▸ Records:
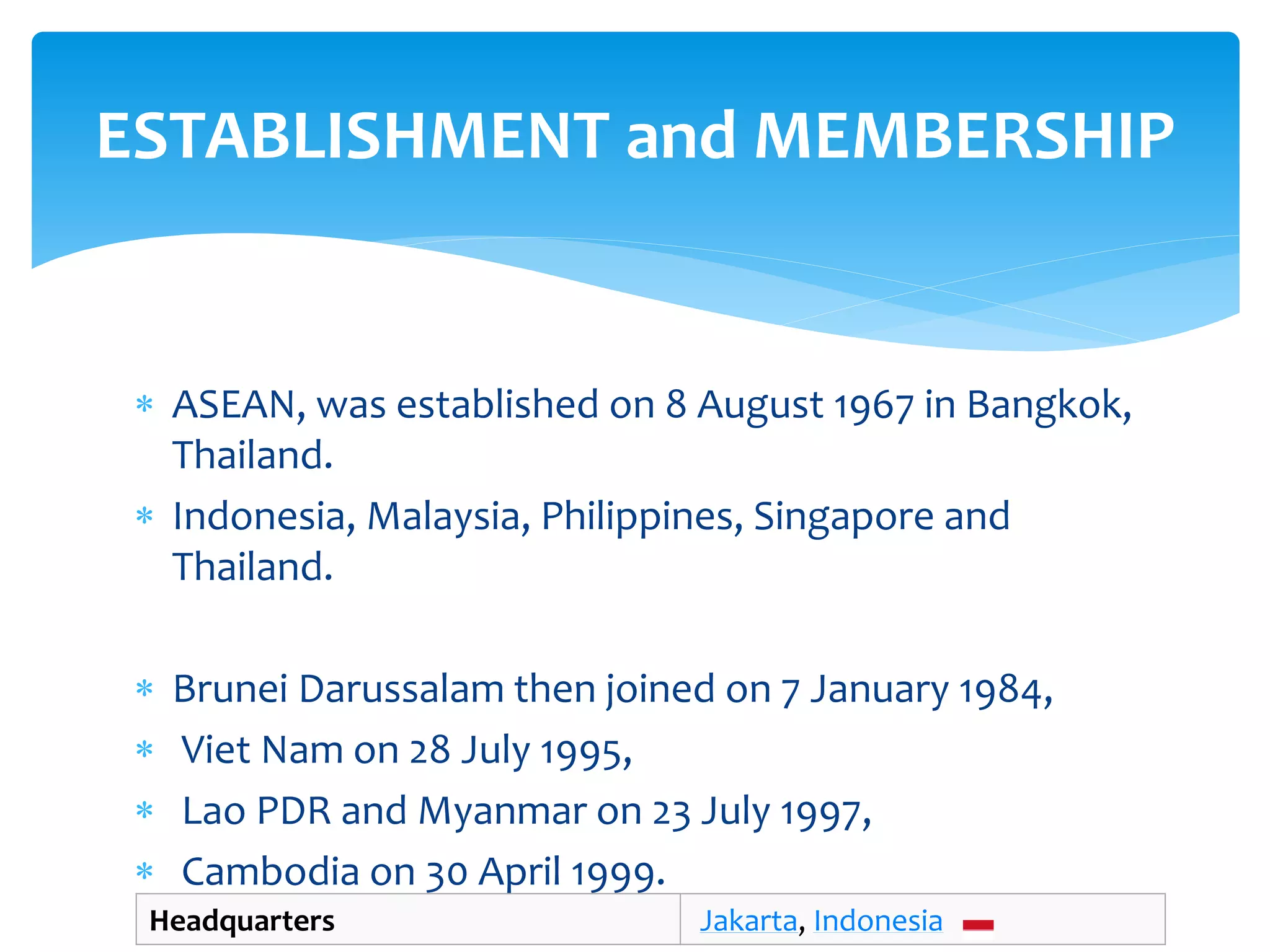 ESTABLISHMENT and MEMBERSHIP

* ASEAN, was established on 8 August 1967 in Bangkok, Thailand.
* Indonesia, Malaysia, Philippines, Singapore and Thailand.

* Brunei Darussalam then joined on 7 January 1984,
* Viet Nam on 28 July 1995,
* Lao PDR and Myanmar on 23 July 1997,
* Cambodia on 30 April 1999.

| Headquarters | Jakarta, Indonesia |
|---|---|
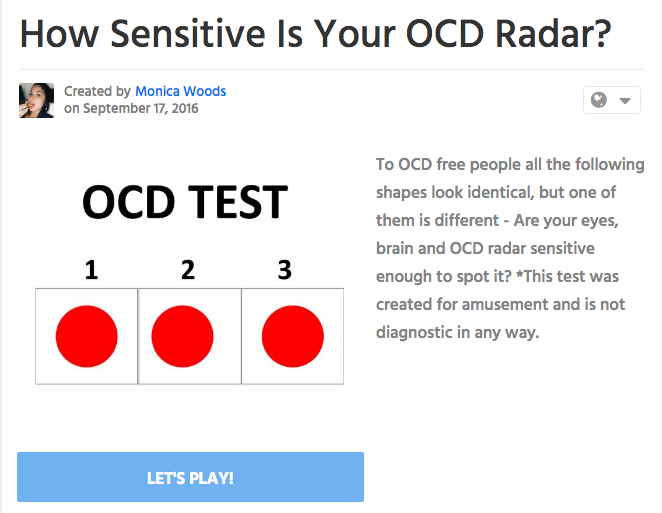 How Sensitive Is Your OCD Radar?

Created by Monica Woods
on September 17, 2016

OCD TEST

1 2 3

To OCD free people all the following shapes look identical, but one of them is different - Are your eyes, brain and OCD radar sensitive enough to spot it? *This test was created for amusement and is not diagnostic in any way.

LET'S PLAY!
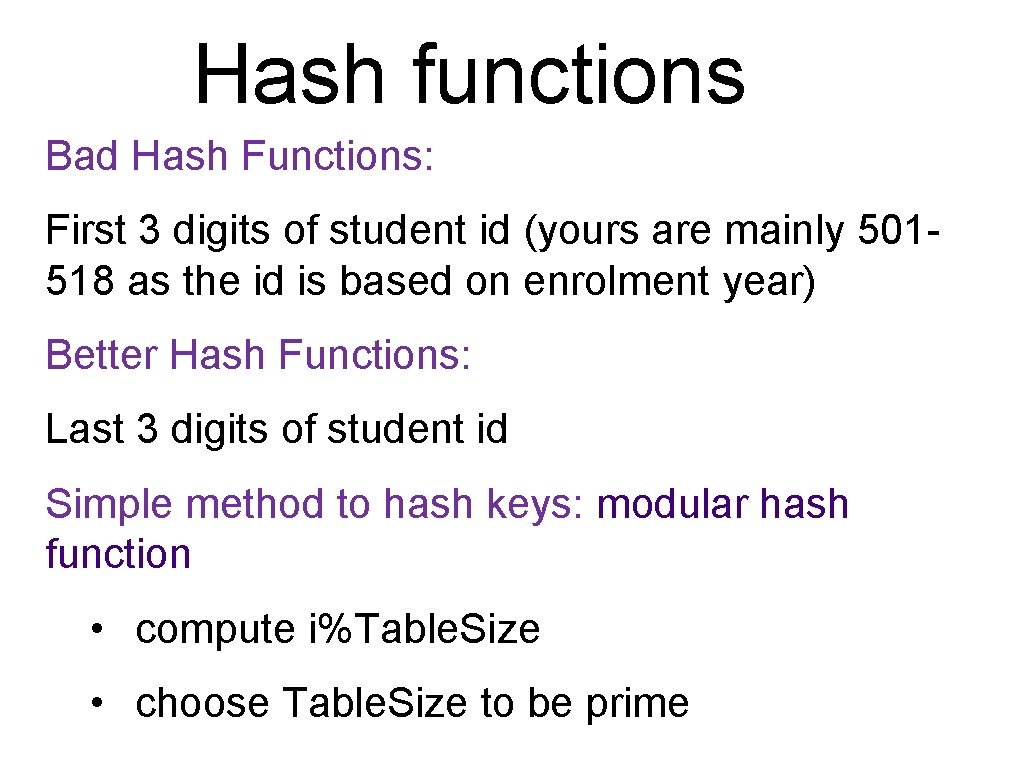 Hash functions

Bad Hash Functions:

First 3 digits of student id (yours are mainly 501-518 as the id is based on enrolment year)

Better Hash Functions:

Last 3 digits of student id

Simple method to hash keys: modular hash function

• compute i%Table.Size

• choose Table.Size to be prime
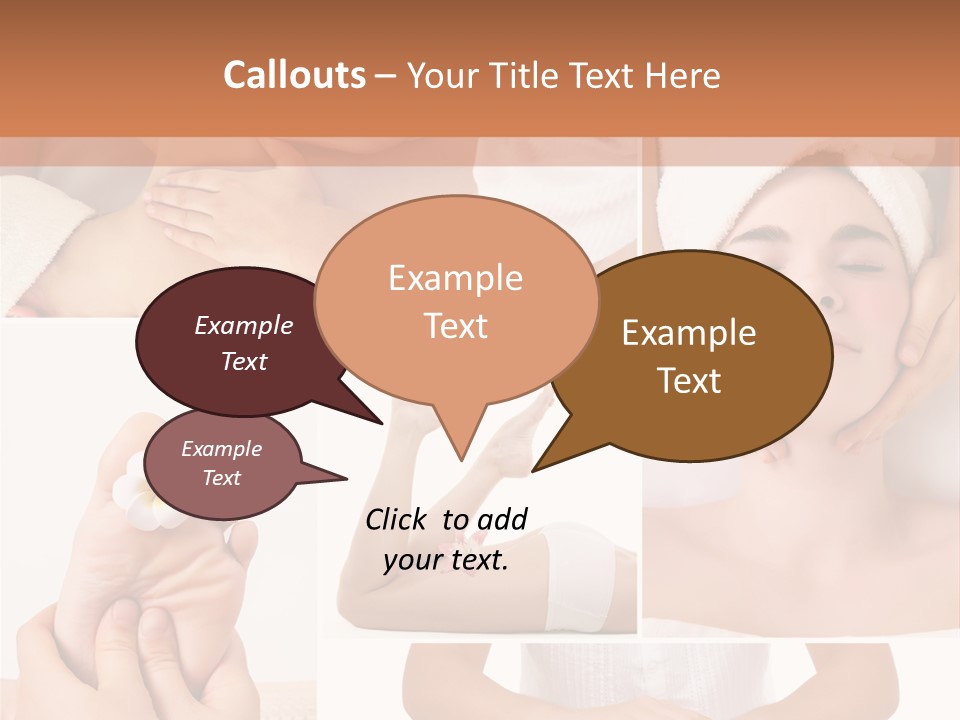 Callouts – Your Title Text Here

Example Text

Example Text

Example Text

Example Text

Click to add your text.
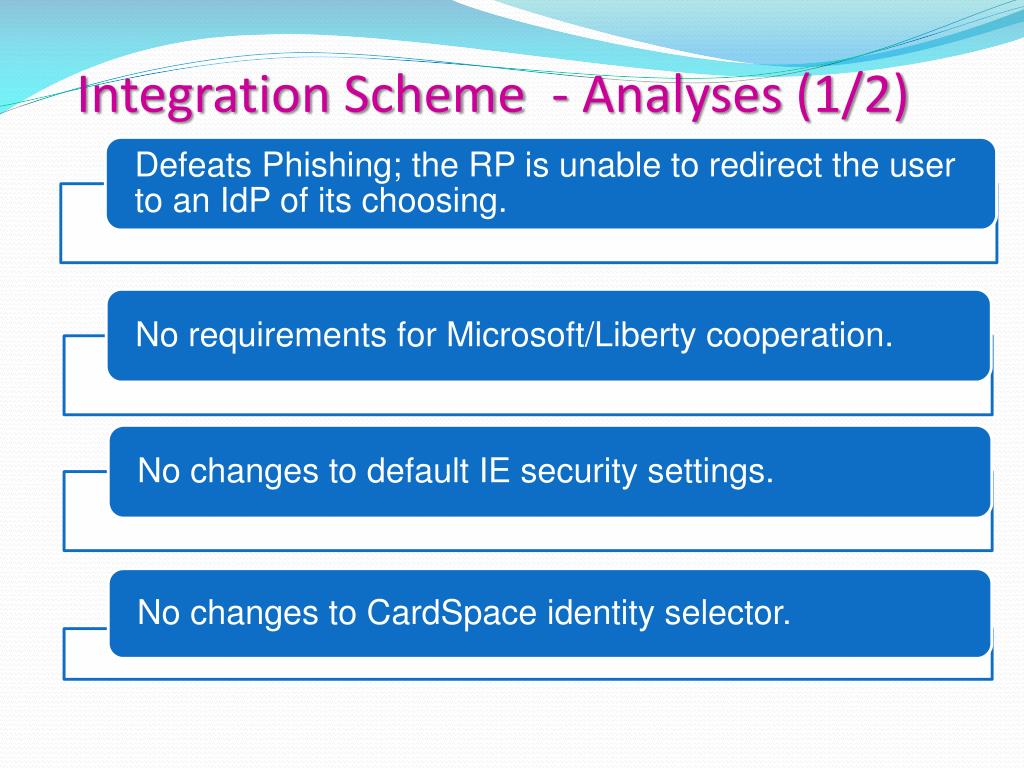 Integration Scheme  - Analyses (1/2)

Defeats Phishing; the RP is unable to redirect the user to an IdP of its choosing.

No requirements for Microsoft/Liberty cooperation.

No changes to default IE security settings.

No changes to CardSpace identity selector.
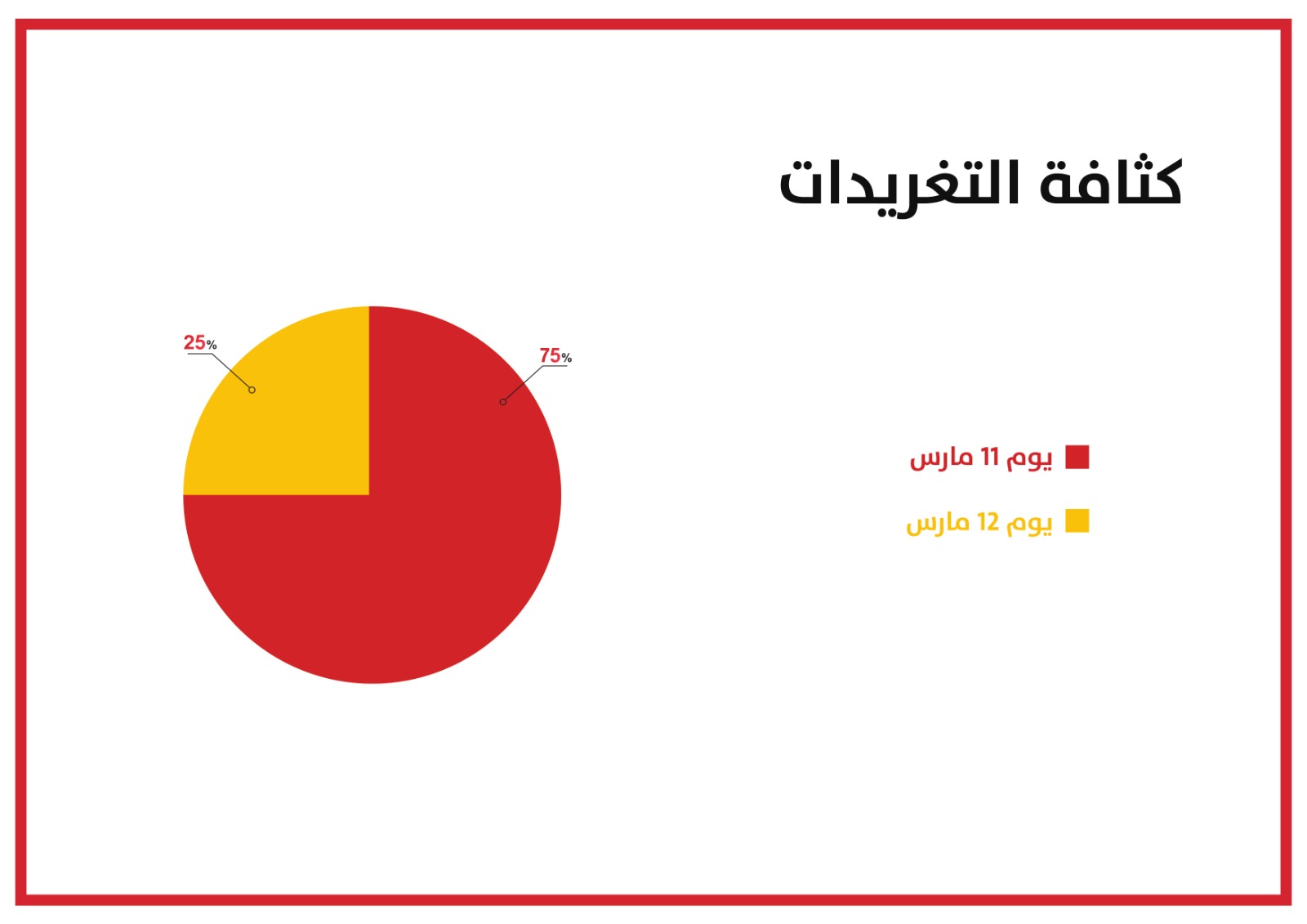 كثافة التغريدات

25%

75%

يوم 11 مارس

يوم 12 مارس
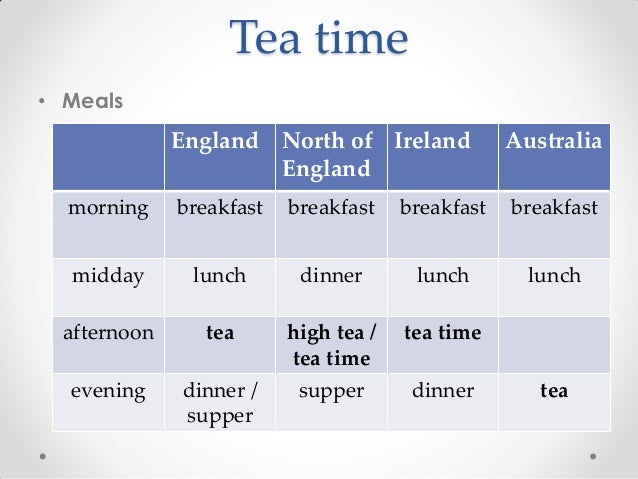 Tea time

• Meals

| | England | North of England | Ireland | Australia |
|---|---|---|---|---|
| morning | breakfast | breakfast | breakfast | breakfast |
| midday | lunch | dinner | lunch | lunch |
| afternoon | **tea** | **high tea / tea time** | **tea time** | |
| evening | dinner / supper | supper | dinner | **tea** |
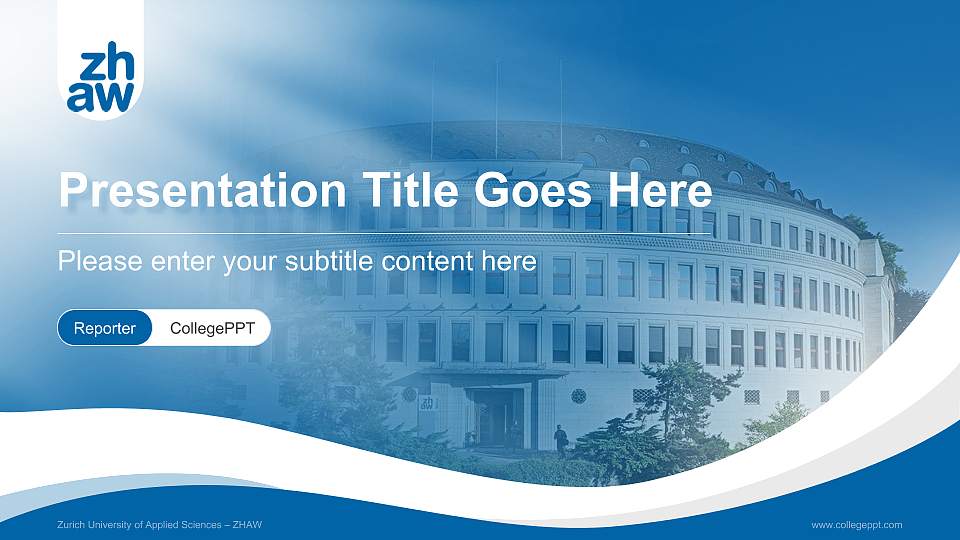 zh
aw

Presentation Title Goes Here

Please enter your subtitle content here

Reporter CollegePPT

zh
aw

Zurich University of Applied Sciences – ZHAW

www.collegeppt.com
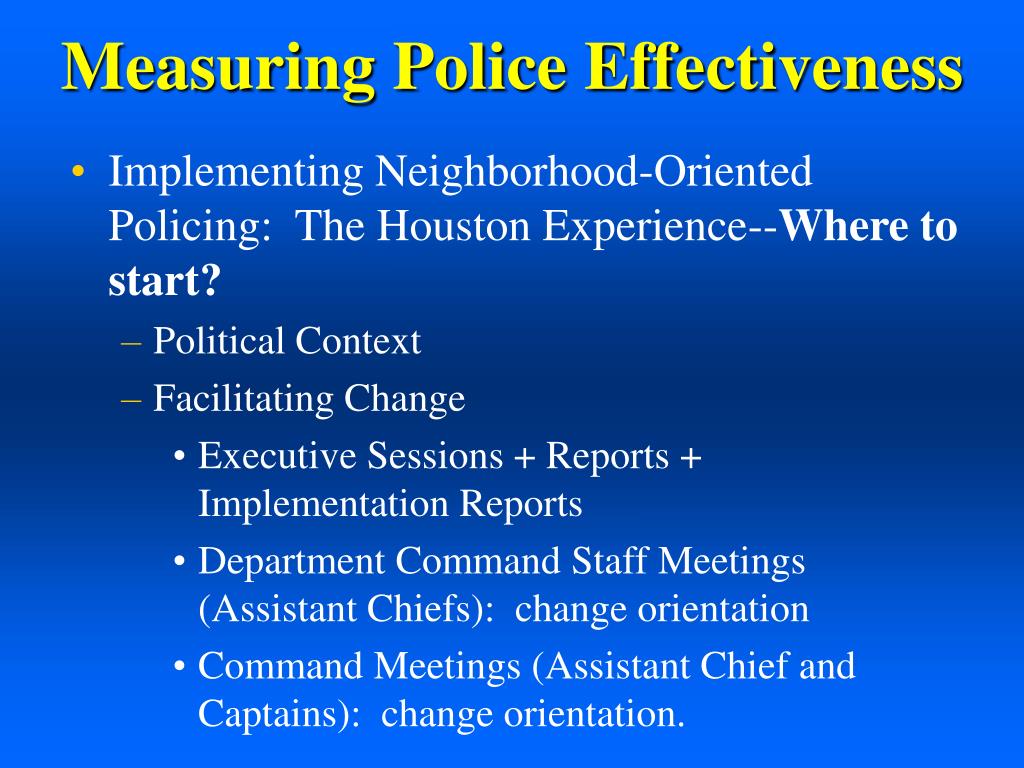 Measuring Police Effectiveness

• Implementing Neighborhood-Oriented Policing: The Houston Experience--Where to start?
– Political Context
– Facilitating Change
• Executive Sessions + Reports + Implementation Reports
• Department Command Staff Meetings (Assistant Chiefs): change orientation
• Command Meetings (Assistant Chief and Captains): change orientation.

▸ Directions: Extract only the lines from the line containing "www.collegeppt.com" through the final line of the listing above, unchanged; pictures stay out of the copy.

▸ Result of this task:
www.collegeppt.com
 Measuring Police Effectiveness

• Implementing Neighborhood-Oriented Policing: The Houston Experience--Where to start?
– Political Context
– Facilitating Change
• Executive Sessions + Reports + Implementation Reports
• Department Command Staff Meetings (Assistant Chiefs): change orientation
• Command Meetings (Assistant Chief and Captains): change orientation.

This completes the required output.